The use of technology as a tool within the design process has always fascinated me. Over the past couple of decades, our industry has been revolutionised in ways that would have been difficult to imagine in times prior to the 1980’s – think CAD, 3D, Photoshop, scanners, digital cameras, LED lighting, laptops and justabout anything connected to the internet or requiring a charger!
Recently, 3D printing has been gaining prominence. As the powers and capabilities of the hardware and software improve, the costs become lower and the technology becomes ever more accessible. Whilst exploring a tangent on Google, I stumbled upon this wonderful video from Makerbot highlighting the work of theatre set designer, Kacie Hultgren.

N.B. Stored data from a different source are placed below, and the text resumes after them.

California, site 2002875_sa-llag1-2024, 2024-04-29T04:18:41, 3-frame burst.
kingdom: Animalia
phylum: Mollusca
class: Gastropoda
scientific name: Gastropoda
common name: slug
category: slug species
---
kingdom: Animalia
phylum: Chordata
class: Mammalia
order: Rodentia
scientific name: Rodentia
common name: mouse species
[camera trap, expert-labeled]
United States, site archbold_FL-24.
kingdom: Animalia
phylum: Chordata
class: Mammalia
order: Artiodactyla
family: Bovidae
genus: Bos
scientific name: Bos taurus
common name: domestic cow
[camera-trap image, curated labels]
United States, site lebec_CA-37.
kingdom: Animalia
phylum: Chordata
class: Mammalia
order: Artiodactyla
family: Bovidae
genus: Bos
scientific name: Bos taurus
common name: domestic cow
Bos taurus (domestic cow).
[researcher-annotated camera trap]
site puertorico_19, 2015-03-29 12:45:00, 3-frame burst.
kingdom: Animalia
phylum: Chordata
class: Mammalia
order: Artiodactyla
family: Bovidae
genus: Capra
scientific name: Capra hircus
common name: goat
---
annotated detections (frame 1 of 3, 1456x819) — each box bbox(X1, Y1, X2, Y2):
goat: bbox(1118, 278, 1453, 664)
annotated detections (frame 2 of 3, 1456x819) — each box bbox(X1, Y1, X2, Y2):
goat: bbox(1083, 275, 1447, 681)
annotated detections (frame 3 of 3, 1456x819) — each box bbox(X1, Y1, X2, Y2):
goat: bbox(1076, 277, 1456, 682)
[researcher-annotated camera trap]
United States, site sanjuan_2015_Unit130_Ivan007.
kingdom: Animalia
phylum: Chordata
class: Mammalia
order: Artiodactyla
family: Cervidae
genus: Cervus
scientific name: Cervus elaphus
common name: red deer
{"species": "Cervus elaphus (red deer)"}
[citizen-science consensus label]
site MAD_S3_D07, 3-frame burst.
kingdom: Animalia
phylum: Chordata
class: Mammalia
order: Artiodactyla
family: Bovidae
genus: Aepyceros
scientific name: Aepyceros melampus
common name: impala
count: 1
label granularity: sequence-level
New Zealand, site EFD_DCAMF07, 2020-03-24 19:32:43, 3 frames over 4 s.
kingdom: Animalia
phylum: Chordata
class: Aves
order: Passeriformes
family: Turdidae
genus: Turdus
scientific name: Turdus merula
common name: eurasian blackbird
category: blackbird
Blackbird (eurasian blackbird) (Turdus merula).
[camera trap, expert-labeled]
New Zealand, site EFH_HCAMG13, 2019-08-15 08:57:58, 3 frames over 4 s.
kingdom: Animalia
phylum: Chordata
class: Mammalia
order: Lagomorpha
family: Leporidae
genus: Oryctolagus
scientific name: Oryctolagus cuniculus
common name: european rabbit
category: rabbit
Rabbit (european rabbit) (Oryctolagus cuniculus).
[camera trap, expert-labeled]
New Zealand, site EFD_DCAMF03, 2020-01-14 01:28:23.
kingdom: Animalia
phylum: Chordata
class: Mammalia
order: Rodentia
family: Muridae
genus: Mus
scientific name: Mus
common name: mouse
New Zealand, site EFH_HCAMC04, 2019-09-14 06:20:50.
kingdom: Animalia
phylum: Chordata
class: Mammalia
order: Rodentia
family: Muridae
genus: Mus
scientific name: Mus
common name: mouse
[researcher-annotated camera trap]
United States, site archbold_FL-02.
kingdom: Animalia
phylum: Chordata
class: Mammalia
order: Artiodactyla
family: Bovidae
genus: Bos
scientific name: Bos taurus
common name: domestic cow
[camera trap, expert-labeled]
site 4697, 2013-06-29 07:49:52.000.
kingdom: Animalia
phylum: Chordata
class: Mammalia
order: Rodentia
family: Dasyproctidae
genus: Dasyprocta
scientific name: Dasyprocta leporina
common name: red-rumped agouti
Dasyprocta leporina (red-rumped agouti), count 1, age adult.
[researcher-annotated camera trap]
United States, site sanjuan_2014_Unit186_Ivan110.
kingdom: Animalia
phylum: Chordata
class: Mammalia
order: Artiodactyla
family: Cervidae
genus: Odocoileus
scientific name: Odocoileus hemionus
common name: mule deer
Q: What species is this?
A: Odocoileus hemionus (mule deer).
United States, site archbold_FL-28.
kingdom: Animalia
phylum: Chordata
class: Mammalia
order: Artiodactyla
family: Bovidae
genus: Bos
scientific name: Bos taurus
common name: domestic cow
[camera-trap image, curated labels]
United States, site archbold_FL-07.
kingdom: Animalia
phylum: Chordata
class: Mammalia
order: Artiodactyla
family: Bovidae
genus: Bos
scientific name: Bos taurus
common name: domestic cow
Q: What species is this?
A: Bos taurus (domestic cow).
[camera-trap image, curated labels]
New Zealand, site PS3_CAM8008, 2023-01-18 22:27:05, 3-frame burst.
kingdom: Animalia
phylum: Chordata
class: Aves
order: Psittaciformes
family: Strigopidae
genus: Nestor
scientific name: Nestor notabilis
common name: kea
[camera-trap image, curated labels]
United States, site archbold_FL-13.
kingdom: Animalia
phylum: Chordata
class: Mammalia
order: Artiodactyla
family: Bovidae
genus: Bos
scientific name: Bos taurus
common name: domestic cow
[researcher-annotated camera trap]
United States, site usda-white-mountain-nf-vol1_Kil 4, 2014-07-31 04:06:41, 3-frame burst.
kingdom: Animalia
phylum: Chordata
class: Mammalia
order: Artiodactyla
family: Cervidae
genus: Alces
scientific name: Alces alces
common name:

Kacie uses a 3D printer from Makerbot to “print” detailed scale models of props and sets for the set design models of Broadway productions she is working on.
For Kacie, a 3D printer has enabled her not only to save time, but also to plug a gap that existed in commercially available content.
A number of her designs are now available as ready printed models, or as open source downloads from Thingiverse that you print on your own 3D printer.
This ability to not only print designs for presentation, but then sell designs and models digitally suggests a paradigm shift in the way that designers work and market their work. There are downsides, not least the potential for piracy that has afflicted the music and film industry. Hopefully, designers will be quick to embrace this opportunity, but even quicker to design a means of securing their IP.